Dataset rows:

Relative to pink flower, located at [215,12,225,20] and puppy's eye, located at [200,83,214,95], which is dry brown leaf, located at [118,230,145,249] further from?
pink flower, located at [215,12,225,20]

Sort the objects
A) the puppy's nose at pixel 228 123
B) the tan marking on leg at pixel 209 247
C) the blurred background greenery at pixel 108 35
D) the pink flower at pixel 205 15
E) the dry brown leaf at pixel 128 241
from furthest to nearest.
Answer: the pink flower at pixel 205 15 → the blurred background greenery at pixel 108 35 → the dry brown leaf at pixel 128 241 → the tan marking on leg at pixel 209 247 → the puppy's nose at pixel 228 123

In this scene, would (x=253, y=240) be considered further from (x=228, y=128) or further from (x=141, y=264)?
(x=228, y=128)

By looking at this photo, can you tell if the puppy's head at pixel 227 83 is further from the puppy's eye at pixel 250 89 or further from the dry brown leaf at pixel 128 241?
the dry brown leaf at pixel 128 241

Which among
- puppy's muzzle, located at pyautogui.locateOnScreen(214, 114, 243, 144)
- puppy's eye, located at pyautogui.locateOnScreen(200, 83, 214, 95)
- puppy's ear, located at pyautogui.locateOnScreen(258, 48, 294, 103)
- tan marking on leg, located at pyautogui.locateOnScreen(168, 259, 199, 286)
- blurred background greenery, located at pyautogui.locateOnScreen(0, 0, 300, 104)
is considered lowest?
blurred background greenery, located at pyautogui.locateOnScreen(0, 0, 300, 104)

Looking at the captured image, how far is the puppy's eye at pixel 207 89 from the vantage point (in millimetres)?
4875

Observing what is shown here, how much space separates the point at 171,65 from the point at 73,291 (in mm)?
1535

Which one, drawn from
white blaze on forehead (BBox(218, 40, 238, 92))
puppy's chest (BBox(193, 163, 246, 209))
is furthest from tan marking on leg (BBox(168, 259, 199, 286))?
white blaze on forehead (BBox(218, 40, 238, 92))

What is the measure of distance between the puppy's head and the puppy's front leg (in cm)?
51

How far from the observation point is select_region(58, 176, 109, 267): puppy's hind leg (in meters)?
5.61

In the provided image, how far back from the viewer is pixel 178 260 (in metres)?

What you will do
Please swap "puppy's" for "dog's" in the material from the line containing "Which among" through the end of the material, and give those lines back with nothing else changed.

Final result
Which among
- dog's muzzle, located at pyautogui.locateOnScreen(214, 114, 243, 144)
- dog's eye, located at pyautogui.locateOnScreen(200, 83, 214, 95)
- dog's ear, located at pyautogui.locateOnScreen(258, 48, 294, 103)
- tan marking on leg, located at pyautogui.locateOnScreen(168, 259, 199, 286)
- blurred background greenery, located at pyautogui.locateOnScreen(0, 0, 300, 104)
is considered lowest?
blurred background greenery, located at pyautogui.locateOnScreen(0, 0, 300, 104)

Looking at the captured image, how far is the dog's eye at pixel 207 89 from the vantage point (in millimetres)?
4875

Observing what is shown here, how much space separates the point at 171,65 from the point at 73,291 (in mm)?
1535

Which one, drawn from
white blaze on forehead (BBox(218, 40, 238, 92))
dog's chest (BBox(193, 163, 246, 209))
is furthest from tan marking on leg (BBox(168, 259, 199, 286))?
white blaze on forehead (BBox(218, 40, 238, 92))

What is the measure of distance between the dog's head and the dog's front leg (in cm)?
51

How far from the observation point is select_region(58, 176, 109, 267): dog's hind leg (in meters)?
5.61

In the provided image, how far back from the viewer is pixel 178 260 (in metres)?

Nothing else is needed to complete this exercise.